Although Willow and Tara may not have been the first lesbian couple on TV or the first lesbian couple who kissed, I think they were the first lesbian couple that had a real, believable relationship. I watch ER, and that couple doesn't compare to Tara and Willow. It seems that most television shows that have had lesbian couples have added them for ratings and really don't show them as a real loving couple like Joss Whedon did with Tara and Willow. The couple on Friends (Ross' ex and her "wife") also just seemed to be a couple put together to show how much Ross' life sucked and they never really delved into any of their personal relationship. The kiss between a gay character and a straight character has also been done many times as mentioned, but again it seemed more of trying to grab ratings. Even on Ellen, they played everything up for laughs.

I think that is why the relationship on Buffy got so much attention. They were portrayed as two people in love who happened to be gay and not just two stereotypical gay characters to grab attention. Joss never played it that way, he gave us a beautiful relationship that broke the hearts of millions when Tara was killed.

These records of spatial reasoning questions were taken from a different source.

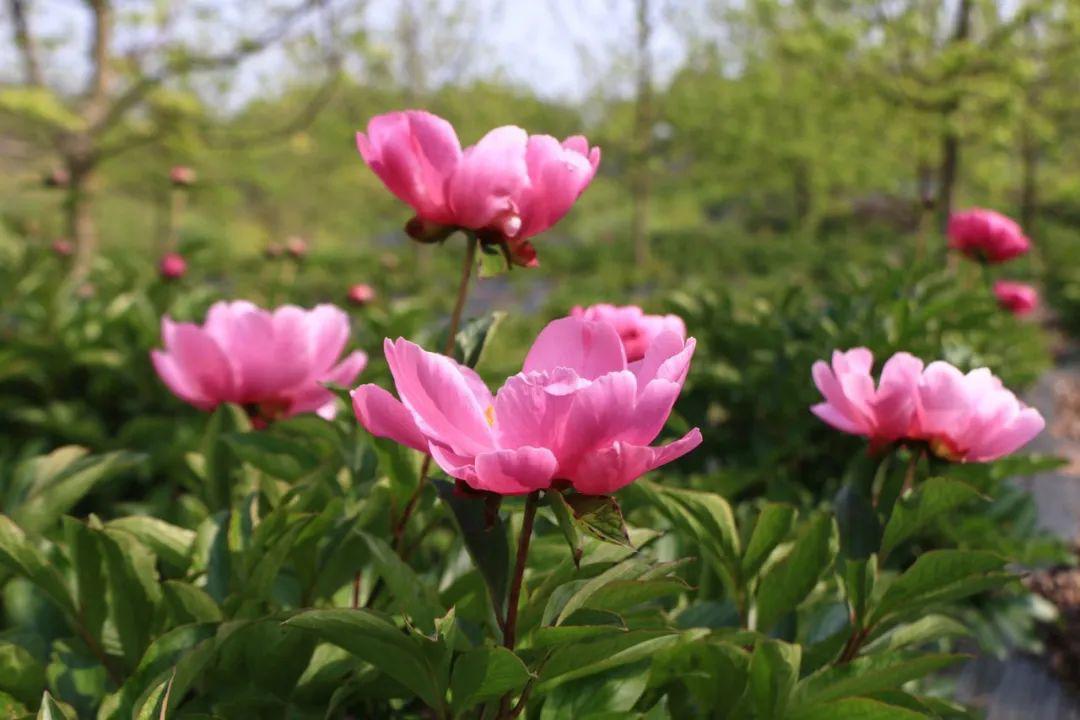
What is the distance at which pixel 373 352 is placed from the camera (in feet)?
7.81

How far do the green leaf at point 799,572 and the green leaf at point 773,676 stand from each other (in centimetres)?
15

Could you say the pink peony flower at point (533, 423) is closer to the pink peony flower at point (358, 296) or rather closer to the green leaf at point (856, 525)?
the green leaf at point (856, 525)

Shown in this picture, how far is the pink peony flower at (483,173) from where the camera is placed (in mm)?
960

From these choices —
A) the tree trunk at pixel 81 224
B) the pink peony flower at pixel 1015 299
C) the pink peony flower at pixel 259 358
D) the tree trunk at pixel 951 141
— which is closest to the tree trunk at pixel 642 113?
the tree trunk at pixel 951 141

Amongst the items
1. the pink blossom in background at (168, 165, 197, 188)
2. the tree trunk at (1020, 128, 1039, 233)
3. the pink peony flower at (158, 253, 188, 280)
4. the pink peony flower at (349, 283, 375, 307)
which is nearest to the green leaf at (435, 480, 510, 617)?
the pink peony flower at (349, 283, 375, 307)

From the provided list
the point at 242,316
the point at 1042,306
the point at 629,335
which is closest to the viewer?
the point at 242,316

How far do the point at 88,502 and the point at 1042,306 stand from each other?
11.7m

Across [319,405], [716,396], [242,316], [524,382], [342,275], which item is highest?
[524,382]

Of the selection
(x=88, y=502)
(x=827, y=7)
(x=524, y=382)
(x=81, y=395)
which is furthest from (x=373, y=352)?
(x=827, y=7)

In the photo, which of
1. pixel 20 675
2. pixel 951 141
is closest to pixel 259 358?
pixel 20 675

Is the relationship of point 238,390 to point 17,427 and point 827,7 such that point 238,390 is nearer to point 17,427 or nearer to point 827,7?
point 17,427

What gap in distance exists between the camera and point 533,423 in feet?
2.30

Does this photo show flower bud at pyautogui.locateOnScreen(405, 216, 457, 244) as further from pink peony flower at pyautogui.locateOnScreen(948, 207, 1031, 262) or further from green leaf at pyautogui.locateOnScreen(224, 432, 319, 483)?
pink peony flower at pyautogui.locateOnScreen(948, 207, 1031, 262)

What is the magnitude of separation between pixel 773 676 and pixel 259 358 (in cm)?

Forcorreo - thanks for those links, I found them very interesting and fun to read. I remembered quite a few of the earlier television ones like the LA Law ones, Ellen and Roseanne.
meh, I hope those people are being sarcastic or tongue in cheek, otherwise they suck. We love Buffy not because of her grades or prettiness or butt-kicking moves (well we do love those but it's not the whole reason) we love her because she's like us, she has problems which she overcomes and she has heart and she laughs and cries and oh, well I can't explain well enough, I'm sure one of you clever writers could have said it better but you know what I mean, I hope.
I think that a number of you are missing the point here. These letters are all obviously ironic.
Thanks for clearing that up, davorg. I wasn't perfectly sure, but those letters seemed kinda tongue-in-cheekish to me, and irritatingly well-informed, too, and what with those British beeing big with the irony and all...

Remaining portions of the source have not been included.